In H. leonuri, a total of 31 target proteins are obtained for 11 active compounds (Table S2). Interestingly, in these targets, 23 targets are overlapped with those of S. miltiorrhizae, which are considered to be closely related to the pathological processes of CHD include thrombosis, dyslipidemia, vasodilation, hypertension and inflammation. For example, the serine protease F2 hit by 25 active compounds (17 of S. miltiorrhizae, 8 of H. leonuri) plays a pivotal role in the formation of obstructive blood clots, or thrombosis. The ESR2, PPARG and 3-hydroxy-3-methylglutaryl-coenzyme (HMGCR) have the potential to lower blood pressure, improve lipid profile and endothelial dysfunction, which may be responsible for dyslipidemia, while the antagonism of mineralocorticoid receptor (NR3C2) can reduce target-organ damage in hypertensive patients and improve survival in patients with cardiovascular disease102.

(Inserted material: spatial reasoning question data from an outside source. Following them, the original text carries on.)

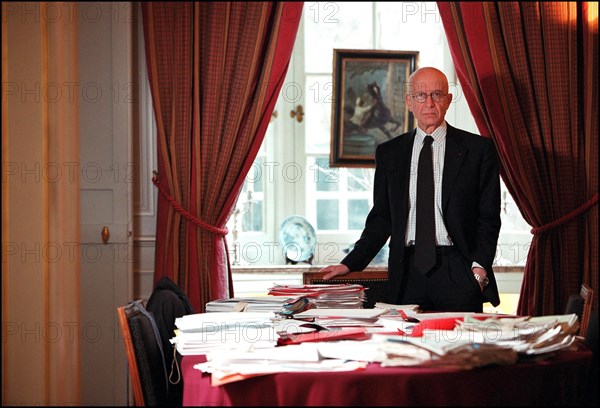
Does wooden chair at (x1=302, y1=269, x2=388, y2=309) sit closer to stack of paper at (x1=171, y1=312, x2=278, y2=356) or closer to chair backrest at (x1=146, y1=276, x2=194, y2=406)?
chair backrest at (x1=146, y1=276, x2=194, y2=406)

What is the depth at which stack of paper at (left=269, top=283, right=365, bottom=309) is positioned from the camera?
2.93 metres

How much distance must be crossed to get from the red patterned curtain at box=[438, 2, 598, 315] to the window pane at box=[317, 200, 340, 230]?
110 cm

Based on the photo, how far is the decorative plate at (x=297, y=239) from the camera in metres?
5.04

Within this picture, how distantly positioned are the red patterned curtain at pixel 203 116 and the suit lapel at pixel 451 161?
1410mm

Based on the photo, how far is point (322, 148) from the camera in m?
5.26

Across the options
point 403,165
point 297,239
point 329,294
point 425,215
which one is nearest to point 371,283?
point 425,215

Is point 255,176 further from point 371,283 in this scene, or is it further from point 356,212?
point 371,283

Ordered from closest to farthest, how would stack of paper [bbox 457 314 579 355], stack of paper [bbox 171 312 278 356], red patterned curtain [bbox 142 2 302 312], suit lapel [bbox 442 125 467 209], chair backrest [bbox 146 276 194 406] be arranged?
1. stack of paper [bbox 457 314 579 355]
2. stack of paper [bbox 171 312 278 356]
3. chair backrest [bbox 146 276 194 406]
4. suit lapel [bbox 442 125 467 209]
5. red patterned curtain [bbox 142 2 302 312]

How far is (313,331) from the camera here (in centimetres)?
251

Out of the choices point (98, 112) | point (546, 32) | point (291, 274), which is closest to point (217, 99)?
point (98, 112)

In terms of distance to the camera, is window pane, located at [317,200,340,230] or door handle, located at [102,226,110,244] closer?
door handle, located at [102,226,110,244]

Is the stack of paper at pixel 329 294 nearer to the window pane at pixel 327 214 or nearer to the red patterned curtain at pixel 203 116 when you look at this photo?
the red patterned curtain at pixel 203 116

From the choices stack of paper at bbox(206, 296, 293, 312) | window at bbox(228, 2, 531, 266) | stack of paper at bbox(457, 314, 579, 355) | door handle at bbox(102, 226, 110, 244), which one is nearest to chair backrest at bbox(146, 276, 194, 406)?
stack of paper at bbox(206, 296, 293, 312)

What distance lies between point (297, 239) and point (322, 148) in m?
0.64
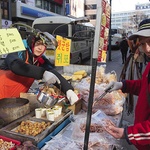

For inflammation, PTGS2 hit by 14 compounds as a key enzyme leading to the formation of prostaglandins is the target of nonsteroidal anti-inflammatory drugs95. Furthermore, to take target-disease-pathway information into consideration, we find that some targets are involved in some pathways. For example, PTGS1 belong to platelet aggregation inhibitor pathway, which is known to be related to inflammation and platelet aggregation94. Thus the compound ursolic acid in S. miltiorrhizae and quercitin in H. leonuri could act on the same target (PTGS1) in the same pathway, thereby have synergistic effect on the treatment of CHD. These results explain why Danshen-Yimucao pair has a good compatibility to combination and exhibits similar pharmacological effects on promoting blood circulation to remove blood stasis in the clinical practices.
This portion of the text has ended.